(The exercise):
Copy every line from the one containing "What is the separation" down to the end of the items, keeping each line unchanged.

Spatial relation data
--------

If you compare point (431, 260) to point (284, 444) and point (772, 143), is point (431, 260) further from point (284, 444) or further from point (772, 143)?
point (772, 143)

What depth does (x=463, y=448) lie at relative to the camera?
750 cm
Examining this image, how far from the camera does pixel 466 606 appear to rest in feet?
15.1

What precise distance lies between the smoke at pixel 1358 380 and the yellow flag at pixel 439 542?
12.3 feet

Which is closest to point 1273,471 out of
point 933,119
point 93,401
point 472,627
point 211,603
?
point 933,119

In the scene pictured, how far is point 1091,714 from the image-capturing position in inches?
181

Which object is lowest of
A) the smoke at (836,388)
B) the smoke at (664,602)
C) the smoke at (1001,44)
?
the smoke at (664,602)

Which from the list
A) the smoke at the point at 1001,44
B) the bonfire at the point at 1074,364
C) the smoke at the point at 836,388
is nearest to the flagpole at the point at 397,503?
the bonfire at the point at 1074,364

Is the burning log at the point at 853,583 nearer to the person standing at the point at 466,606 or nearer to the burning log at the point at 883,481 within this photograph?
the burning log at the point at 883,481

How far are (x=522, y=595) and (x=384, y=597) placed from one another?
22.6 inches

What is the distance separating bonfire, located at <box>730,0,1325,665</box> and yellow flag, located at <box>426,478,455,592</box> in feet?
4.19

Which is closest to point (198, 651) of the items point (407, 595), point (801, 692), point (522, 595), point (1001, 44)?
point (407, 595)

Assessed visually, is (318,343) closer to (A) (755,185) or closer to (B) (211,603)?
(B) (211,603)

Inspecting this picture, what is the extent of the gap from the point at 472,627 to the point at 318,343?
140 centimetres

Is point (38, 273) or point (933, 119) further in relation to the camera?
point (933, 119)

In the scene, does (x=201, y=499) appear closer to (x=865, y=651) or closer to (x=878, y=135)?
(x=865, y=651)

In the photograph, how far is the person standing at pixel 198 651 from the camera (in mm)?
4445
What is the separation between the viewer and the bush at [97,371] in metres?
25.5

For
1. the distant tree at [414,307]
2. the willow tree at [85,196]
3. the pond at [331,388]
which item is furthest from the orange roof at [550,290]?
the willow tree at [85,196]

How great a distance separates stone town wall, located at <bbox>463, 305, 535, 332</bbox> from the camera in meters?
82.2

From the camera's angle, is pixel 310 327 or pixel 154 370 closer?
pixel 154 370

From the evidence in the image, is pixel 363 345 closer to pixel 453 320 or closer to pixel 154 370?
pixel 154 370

--------

(The reply):
What is the separation between the viewer and the bush at [97,371] in metres?
25.5

For
1. the distant tree at [414,307]
2. the willow tree at [85,196]
3. the pond at [331,388]
which item is furthest from the orange roof at [550,290]?
the willow tree at [85,196]

How great a distance separates stone town wall, located at <bbox>463, 305, 535, 332</bbox> from the camera in meters?
82.2

From the camera's angle, is pixel 310 327 or pixel 154 370 closer?
pixel 154 370

From the evidence in the image, is pixel 363 345 closer to pixel 453 320 or closer to pixel 154 370?
pixel 154 370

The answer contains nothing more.